When I told this story to my 12yo daughter Hanke at breakfast, her first question was: "Can you do that on a higher level too?" And yes - of course we can! The above methods, modified, are capable of weaving a "plait" from the coordinates in a vector of arbitrary dimension, and untangling it again (given the target dimension). The discussion then drifted into dimensions in general. She claimed that the fourth and fifth dimension must be "wind" and "smell" from cinema advertisements she'd seen, which is debatable - but made me think on what else could be "weaved" - unsigned integers (or bit sequences) come to mind, which would however have to be reverted in order to have common positional values...

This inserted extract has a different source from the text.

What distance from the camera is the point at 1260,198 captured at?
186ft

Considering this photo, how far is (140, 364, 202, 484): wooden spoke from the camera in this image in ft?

To demonstrate the behavior of the cantor'split function, i.e. how a scalar iteration fills the square, here's some Tk code:
 proc dot {w x y {color red}} {
    $w create rect $x $y [incr x] [incr y] -fill $color -outline $color
 }
 pack [canvas .c -width 100 -height 100 -bg white] -fill both -expand 1
 for {set i 0} {$i<10000} {incr i} {
    foreach {x y} [cantor'split [expr {$i/10000.}]] {
        dot .c [expr int($x*100)] [expr int($y*100)]
        update
    }
 }

KPV -- I'm getting different results, probably resulting from different underlying number handling. Specifically, in the test above I get:
 z=0.1627384950
 () 62 % puts split:[cantor'split $z]
 split:0.123 0.678

rather than the expected:
 split:0.12345 0.67890

I'm running tk 8.4.0 and 8.4a4 on W2K - RS: That should not be. Have you set tcl_precision to 17 (the maximum, like in the above testing example)? - KPV: yes, I cut and pasted the example.

SCT: I get the same results with Tcl 8.4.1 on NT4. The problem appears to be the [format %f $z] in cantor'split. Apparently %f doesn't take tcl_precision into account. %0.17f gets closer, but isn't quite right. (because of floating point inaccurracies?)
 () 12 % set z
 0.1627384950
 () 13 % format %f $z
 0.162738
 () 14 % format %0.17f $z
 0.16273849500000001

RS: Right - tcl_precision is known for "binary noise" if set to 17. I must admit that I tested before adding the scan, and after that only with little numbers, so didn't notice.. However, with a %.16f format it works well on my W2k box (8.4.1):
 % cantor'join 0.12345 0.24689
 0.1224364859
 % set tcl_precision
 12
 % cantor'split 0.1224364859
 0.12345 0.24689

The scan was introduced only for normalizing omitted leading 0, e-format etc. Sorry for untested software!